After watching the video I decided to run the tool against this site.
There were a few things I needed to fix to get this site to pass the audit. One of those things was the color contrast of the syntax highlighting I use for code snippets.
In this post I’ll explore that problem and talk about my approach to solving it.
My Initial Reaction
When I initially saw that syntax highlighting was causing the audit to fail, my reaction was “well, I don’t need to worry about that.”
However, as I thought about it more, I realized that there’s no reason that my code examples shouldn’t have sufficient contrast to be easily readable by users with color vision deficiency. After all, content I publish to my blog is not just for my own consumption (where I’m free to choose whatever syntax highlighting style I prefer), but rather to the internet for mass consumption amongst all its users.
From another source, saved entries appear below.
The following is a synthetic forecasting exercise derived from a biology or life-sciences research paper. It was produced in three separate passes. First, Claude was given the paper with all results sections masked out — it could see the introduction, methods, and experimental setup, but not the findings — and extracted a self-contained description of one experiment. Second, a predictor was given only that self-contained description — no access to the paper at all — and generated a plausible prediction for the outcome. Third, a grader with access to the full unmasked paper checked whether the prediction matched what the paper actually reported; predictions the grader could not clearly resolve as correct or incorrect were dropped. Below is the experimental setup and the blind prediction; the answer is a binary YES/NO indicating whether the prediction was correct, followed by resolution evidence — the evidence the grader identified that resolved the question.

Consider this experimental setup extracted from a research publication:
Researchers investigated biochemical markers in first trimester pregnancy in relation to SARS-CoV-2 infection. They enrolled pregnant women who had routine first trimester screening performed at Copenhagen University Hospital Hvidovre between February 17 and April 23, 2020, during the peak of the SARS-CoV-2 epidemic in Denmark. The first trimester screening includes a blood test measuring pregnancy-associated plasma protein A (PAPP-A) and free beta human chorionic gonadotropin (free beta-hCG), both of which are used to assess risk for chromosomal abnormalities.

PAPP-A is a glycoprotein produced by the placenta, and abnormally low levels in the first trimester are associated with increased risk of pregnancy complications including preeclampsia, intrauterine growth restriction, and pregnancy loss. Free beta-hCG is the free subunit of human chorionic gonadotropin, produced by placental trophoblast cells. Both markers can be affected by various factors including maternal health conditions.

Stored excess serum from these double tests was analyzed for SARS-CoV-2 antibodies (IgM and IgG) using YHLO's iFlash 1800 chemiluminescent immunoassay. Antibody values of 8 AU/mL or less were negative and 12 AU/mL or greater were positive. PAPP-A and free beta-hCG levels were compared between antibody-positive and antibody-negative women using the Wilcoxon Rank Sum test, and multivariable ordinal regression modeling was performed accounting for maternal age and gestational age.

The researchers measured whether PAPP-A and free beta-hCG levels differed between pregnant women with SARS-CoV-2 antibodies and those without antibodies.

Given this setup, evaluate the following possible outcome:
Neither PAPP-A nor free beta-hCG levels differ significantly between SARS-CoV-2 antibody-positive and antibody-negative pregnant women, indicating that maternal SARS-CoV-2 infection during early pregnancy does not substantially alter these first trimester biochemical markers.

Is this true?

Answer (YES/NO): YES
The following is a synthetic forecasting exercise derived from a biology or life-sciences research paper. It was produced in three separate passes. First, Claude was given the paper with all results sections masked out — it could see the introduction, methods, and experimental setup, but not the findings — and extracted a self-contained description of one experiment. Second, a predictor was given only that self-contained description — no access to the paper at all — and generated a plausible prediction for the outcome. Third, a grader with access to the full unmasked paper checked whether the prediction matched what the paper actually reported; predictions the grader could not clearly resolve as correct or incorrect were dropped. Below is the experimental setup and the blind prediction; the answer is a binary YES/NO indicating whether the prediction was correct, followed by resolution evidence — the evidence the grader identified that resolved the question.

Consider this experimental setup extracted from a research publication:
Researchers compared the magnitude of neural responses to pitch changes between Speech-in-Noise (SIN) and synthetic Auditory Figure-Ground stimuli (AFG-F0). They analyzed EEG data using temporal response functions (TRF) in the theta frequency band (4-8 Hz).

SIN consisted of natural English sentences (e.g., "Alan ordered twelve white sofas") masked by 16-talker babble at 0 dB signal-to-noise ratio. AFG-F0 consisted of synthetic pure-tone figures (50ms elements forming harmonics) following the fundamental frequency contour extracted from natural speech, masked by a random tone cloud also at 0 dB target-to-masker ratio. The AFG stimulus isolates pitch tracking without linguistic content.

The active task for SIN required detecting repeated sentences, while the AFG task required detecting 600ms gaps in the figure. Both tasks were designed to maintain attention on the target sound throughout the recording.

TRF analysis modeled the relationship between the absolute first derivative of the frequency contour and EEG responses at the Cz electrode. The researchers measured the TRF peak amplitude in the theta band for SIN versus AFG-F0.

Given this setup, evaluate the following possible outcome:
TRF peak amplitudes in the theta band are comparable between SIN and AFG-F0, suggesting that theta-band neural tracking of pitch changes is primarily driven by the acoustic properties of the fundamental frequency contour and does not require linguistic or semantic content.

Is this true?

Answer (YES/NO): NO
As such, I set out to find a solution for the problem.
Searching For A Solution
At the time of writing this article, this blog is published with Jekyll, which uses Rouge, a ruby-based syntax highlighter that is compatible with pygments. I was personally using this stylesheet to apply the solarized-dark theme to my code snippets.
In my search for a solution for accessible stylesheets I pretty much came back empty handed. As such, I took matters into my own hand and darkened the background color to
#000000 which was good enough to make my site pass the accessibility audit.
A Better Solution
I started to think about the problem more and realized it doesn’t seem to be something people are thinking about much…at least I couldn’t find much about it in my searching. As such, I began to form the idea of publishing a library of accessible stylesheets, that others can use on their websites.
Eventually I landed on an idea.
At first, I was manually converting them, but eventually I built out a Ruby script which fully automates the process.
At the time of writing this there are 10 different stylesheets available, and they all pass the Chrome accessibility audit (which checks that they pass WCAG AA).
You can check out pygments-high-contrast-stylesheets on GitHub here and also preview demos of all the themes here.
Here’s a quick demo of the difference for solarized-dark
To my eye the difference is subtle, but upon close inspection it is clear that the colors in the “after” example have been lightened and stand out better against the background than those of the “before” example.